== EXERCISE BRIEF ==
Copy out the listing below word for word, keeping every line in its original order.

Start of PROVIDED RECORDS

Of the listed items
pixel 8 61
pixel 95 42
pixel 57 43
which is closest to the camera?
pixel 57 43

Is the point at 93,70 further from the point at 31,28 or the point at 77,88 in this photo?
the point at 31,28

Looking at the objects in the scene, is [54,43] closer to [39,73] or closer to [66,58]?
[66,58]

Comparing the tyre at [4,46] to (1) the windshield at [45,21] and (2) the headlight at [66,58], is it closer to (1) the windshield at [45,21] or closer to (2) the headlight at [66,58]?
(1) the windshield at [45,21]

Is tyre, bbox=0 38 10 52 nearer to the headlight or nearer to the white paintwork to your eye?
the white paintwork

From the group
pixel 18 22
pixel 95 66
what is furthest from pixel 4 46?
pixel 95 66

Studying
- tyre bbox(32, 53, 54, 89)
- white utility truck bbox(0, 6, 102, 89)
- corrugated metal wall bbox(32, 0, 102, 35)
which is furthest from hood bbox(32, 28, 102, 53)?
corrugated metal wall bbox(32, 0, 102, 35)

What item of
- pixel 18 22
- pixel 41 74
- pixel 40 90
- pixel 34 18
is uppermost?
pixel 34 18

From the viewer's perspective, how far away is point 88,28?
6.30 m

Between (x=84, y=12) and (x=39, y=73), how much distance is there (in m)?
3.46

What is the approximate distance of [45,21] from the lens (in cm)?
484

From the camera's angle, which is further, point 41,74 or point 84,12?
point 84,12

End of PROVIDED RECORDS

== CORRECT RESULT ==
Of the listed items
pixel 8 61
pixel 95 42
pixel 57 43
which is closest to the camera?
pixel 57 43

Is the point at 93,70 further from the point at 31,28 or the point at 77,88 in this photo?
the point at 31,28

Looking at the objects in the scene, is [54,43] closer to [39,73] or closer to [66,58]?
[66,58]

Comparing the tyre at [4,46] to (1) the windshield at [45,21] and (2) the headlight at [66,58], is it closer to (1) the windshield at [45,21] or closer to (2) the headlight at [66,58]?
(1) the windshield at [45,21]

Is tyre, bbox=0 38 10 52 nearer to the headlight or nearer to the white paintwork to your eye?
the white paintwork

From the group
pixel 18 22
pixel 95 66
what is furthest from pixel 4 46?
pixel 95 66

Studying
- tyre bbox(32, 53, 54, 89)
- white utility truck bbox(0, 6, 102, 89)
- corrugated metal wall bbox(32, 0, 102, 35)
which is furthest from hood bbox(32, 28, 102, 53)?
corrugated metal wall bbox(32, 0, 102, 35)

What item of
- pixel 18 22
- pixel 41 74
- pixel 40 90
- pixel 34 18
is uppermost?
pixel 34 18

From the viewer's perspective, how far away is point 88,28?
6.30 m

Between (x=84, y=12) and (x=39, y=73), how much distance is there (in m)?
3.46

What is the approximate distance of [45,21] from the lens (in cm)?
484

From the camera's angle, which is further, point 41,74 or point 84,12?
point 84,12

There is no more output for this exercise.